Increased oxidative stress is implicated in the pathogenesis of Parkinson's disease in which dopaminergic neurons are intrinsically susceptible to oxidative damage. Swiss albino mice were pretreated with Pycnogenol (PYC), an extract of Pinus maritime bark [20 mg/kg body weight, intraperitoneally (i.p.)] once daily for 15 days. Thereafter, 1-methyl-4-phenyl-1,2,3,6-tetrahydropyridine (MPTP) (20 mg/kg body weight, intraperitoneally) was given four times at 2-hour intervals on 1 day only. Behaviours were altered in the MPTP group as compared with the vehicle-treated group and were restored in the PYC-pretreated MPTP group. The activity of antioxidant enzymes and the content of glutathione were significantly depleted in the MPTP-induced Parkinsonian group. The MPTP group pretreated with PYC showed significant protection of the activity of antioxidant enzymes and glutathione content when compared with the vehicle-treated MPTP group. A significantly elevated level of thiobarbituric acid reactive substances in the MPTP group was decreased significantly in the animals pretreated with PYC. An increase in the number of dopaminergic D2 receptors and decrease in the level of dopamine and its metabolite 3,4-dihydroxyphenyl acetic acid in the striatum were observed after MPTP injection, and restored significantly after PYC pretreatment. Thus, PYC may be used to prevent or reduce the deterioration caused by free radicals, thereby preventing subsequent behavioural and biochemical changes that occur in Parkinsonian mice.
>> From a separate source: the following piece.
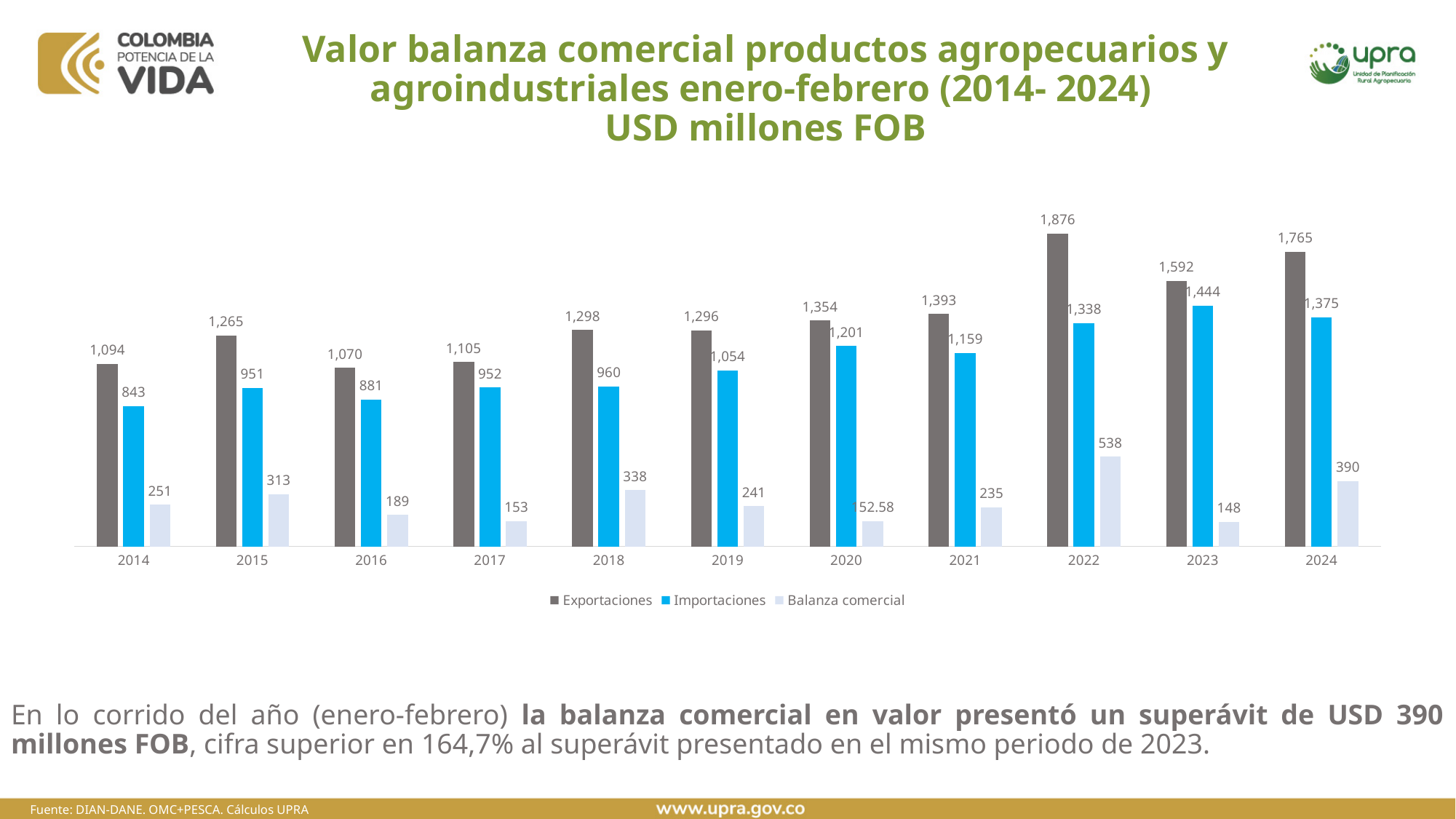
How many years are shown on the x axis? 11 What was the value of Exportaciones in 2022? 1,876 What kind of chart is shown on the slide? Bar chart Which year had the lowest Balanza comercial value? 2023 What is the difference between Exportaciones and Importaciones in 2024? 390 Did the Balanza comercial rise or fall from 2022 to 2023? Fall Which year had the highest Exportaciones value? 2022 How many series does the legend list? 3 Which was larger in 2016, Exportaciones or Importaciones? Exportaciones What was the value of Importaciones in 2019? 1,054 What was the Balanza comercial in 2020? 152.58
Neuroprotective effect of baicalein against MPTP neurotoxicity: behavioral, biochemical and immunohistochemical profile.

1-Methyl-4-phenyl-1,2,3,6-tetrahydropyridine (MPTP) causes the damage of dopaminergic neurons as seen in Parkinson's disease (PD). Oxidative stress has been implicated in the pathogenesis of PD. Baicalein, isolated from the traditional Chinese herbal medicine Huangqin (Scutellaria baicalensis Georgi), has been shown to have antioxidant effects. Here we investigated the effect of baicalein on MPTP-induced neurotoxicity in mice. Pretreatment with baicalein for a week was followed by challenge with MPTP for 4 consecutive days; the subsequent behavioral, biochemical and immunohistochemical manifestations in mice were determined and compared to those in untreated mice and mice challenged only with MPTP. The present study showed that baicalein could improve the abnormal behavior in MPTP-treated mice. The protective effect may be caused by increasing the levels of DA and 5-HT in the striatum, increasing the counts of dopaminergic neurons, inhibiting oxidative stress and the astroglia response. These results suggest that baicalein possesses potent neuroprotective activity and may be a potential anti-Parkinson's disease drug that is worthy of further study.